Tuesday, May 29, 2007

Dionysius Doesn't Dance Alone

The Greeks had their maenads. Women under the spell of Dionysius would dance all night and then rip small animals apart with their bare hands. The Balinese have the Monkey Chant. The Sioux had the Ghost Dance. Hippie counter-culture had the Grateful Dead and The Doors. The French and others have carnival.

Throughout human history, across the centuries and across cultures, people have come together to lose themselves in drink, dance, drugs, music, and ritual. We all want, it seems, to expand our boundaries and lose ourselves in the company of others.

Barbara Ehrenreich’s thoroughly remarkable Dancing in the Streets: A History of Collective Joy delves into the history of group ecstasy, its suppression by colonialists, church officials, and political elites, and what it means for us now as we struggle to hold together a society of individualists.

This sort of social history is where Ehrenreich truly excels. While recent work as an undercover journalist (Nickel and Dimed and Bait and Switch) have brought her writing to new audiences, one hopes they will move along with her to embrace this profoundly meaningful history of joy.

Euripides’ Bacchae, often described as the most inexplicable of plays, explores the tension between ecstatic experience and order as Pentheus the king and Dionysius the androgynous stranger face off in a farcical yet deadly power struggle.

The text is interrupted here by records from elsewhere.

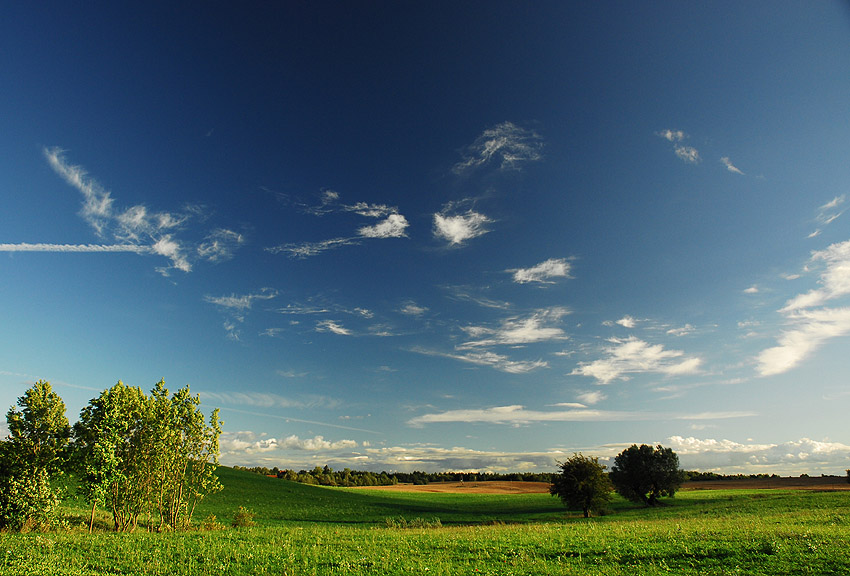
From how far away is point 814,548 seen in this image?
18453 mm

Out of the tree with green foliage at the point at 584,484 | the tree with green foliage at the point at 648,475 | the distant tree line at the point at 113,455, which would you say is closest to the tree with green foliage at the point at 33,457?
the distant tree line at the point at 113,455

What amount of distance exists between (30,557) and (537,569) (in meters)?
21.5

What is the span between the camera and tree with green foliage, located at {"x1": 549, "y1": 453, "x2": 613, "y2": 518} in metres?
59.2

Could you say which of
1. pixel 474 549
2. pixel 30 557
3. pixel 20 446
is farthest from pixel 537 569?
pixel 20 446

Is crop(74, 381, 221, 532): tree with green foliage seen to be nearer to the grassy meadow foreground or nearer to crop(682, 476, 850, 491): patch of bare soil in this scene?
the grassy meadow foreground

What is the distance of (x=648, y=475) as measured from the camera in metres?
76.4

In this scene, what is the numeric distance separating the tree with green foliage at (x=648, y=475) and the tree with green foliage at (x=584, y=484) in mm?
18646

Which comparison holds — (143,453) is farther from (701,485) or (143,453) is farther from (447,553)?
(701,485)

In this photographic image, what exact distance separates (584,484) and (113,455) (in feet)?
181

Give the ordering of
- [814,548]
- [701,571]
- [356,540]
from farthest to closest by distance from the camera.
Result: [356,540], [814,548], [701,571]

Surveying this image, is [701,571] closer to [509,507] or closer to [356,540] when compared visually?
[356,540]

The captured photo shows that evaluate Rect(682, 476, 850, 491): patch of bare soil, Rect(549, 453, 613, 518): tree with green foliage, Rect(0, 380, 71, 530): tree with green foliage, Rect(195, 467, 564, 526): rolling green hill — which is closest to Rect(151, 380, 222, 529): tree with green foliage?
Rect(0, 380, 71, 530): tree with green foliage

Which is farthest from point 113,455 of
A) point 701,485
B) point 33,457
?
point 701,485

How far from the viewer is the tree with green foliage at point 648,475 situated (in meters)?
76.0
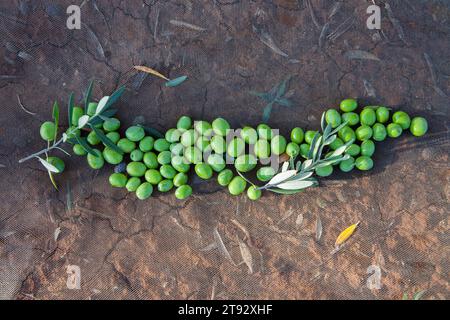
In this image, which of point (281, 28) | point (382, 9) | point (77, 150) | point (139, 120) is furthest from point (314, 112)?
point (77, 150)

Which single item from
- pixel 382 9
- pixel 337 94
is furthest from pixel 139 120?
pixel 382 9

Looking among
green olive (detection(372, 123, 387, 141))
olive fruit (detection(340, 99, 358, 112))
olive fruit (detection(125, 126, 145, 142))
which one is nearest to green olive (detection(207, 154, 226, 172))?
olive fruit (detection(125, 126, 145, 142))

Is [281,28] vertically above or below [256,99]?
above

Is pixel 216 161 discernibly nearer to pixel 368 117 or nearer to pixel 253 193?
pixel 253 193

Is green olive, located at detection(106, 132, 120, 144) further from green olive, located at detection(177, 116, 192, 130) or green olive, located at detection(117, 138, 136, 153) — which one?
green olive, located at detection(177, 116, 192, 130)

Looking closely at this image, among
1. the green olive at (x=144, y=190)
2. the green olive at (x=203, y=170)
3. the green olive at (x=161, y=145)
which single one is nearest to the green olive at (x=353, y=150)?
the green olive at (x=203, y=170)

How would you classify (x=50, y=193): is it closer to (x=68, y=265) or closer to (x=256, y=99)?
(x=68, y=265)

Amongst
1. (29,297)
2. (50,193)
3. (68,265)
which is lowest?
(29,297)
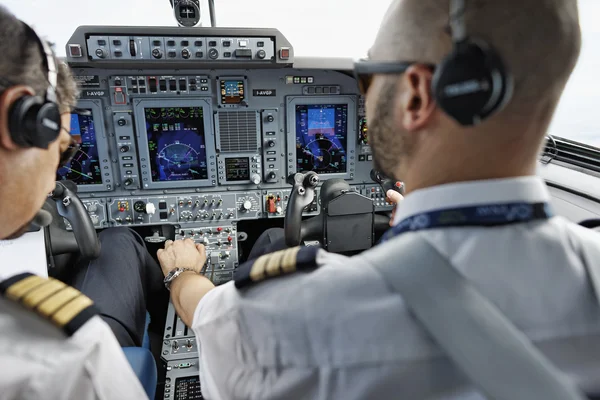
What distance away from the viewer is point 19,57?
2.42 feet

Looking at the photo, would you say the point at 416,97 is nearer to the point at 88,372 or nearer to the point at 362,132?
the point at 88,372

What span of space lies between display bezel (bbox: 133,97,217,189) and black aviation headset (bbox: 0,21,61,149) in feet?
6.48

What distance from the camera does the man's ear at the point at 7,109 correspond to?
72 centimetres

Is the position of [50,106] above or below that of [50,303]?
above

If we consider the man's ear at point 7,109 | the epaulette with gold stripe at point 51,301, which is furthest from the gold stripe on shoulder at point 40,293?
the man's ear at point 7,109

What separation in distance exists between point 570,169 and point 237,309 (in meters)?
2.76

This archetypal conflict of Pentheus and Dionysius echoes on throughout much of human history. As the increasing popularity of such events as Burning Man and the enduring appeal of storefront charismatic churches and small dark music venues attest, the historic victory of Pentheus, while significant, is never complete.

The depth of the European ecstatic heritage is perhaps best illustrated by the cooptation of Dionysian myth in the social construction of Christ. Dionysius, with his various festivals and close association with the benefits of wine, was the most wildly popular of the pagan deities, although Baal and Asheroth were popular as well for many of the same reasons.

Nor are depictions of the Dionysian limited to the New Testament. While the militaristic god that evolves throughout the Pentateuch was well suited to an imperial religion held by a surrounded people, every time the chosen folk got a little breathing room they’d go running right back to Baal.

A dozen or more centuries later, as class and hierarchy increasingly defined the social experience, the central role of dancing and celebration in the life of the community came under fire, and under the watchful eye of the Calvinists was nearly extinguished.

Ehrenreich traces the evolution of the suppression of community to the emergence of social hierarchy. In case after case, the pattern is the same: elites increasingly pulled back from popular celebration into more exclusive and careful gatherings of their own. As elites withdrew, the subversive aspects of carnival-like celebrations offered both the opportunity and organizing structure to parody and sometimes attack the upper classes. They became threatened, and gradually outlawed popular celebration.

As Europeans took their increasingly dour worldview abroad, the suppression of ecstatic ritual was a mere footnote to the wholesale extermination of entire civilizations. Yet, as in the case of American slaves, what was driven underground would often reemerge in less overtly threatening yet still subversive forms.

While Ehrenreich stops short of offering a blueprint for the restoration of collective joy, she offers the universalizing influence of festival as an antidote to the impoverishment of public life. Being responsible to one another, she says, begins with establishing emotional connection. Recovering joy isn’t just about loosening up and having more fun. It may be a matter of survival.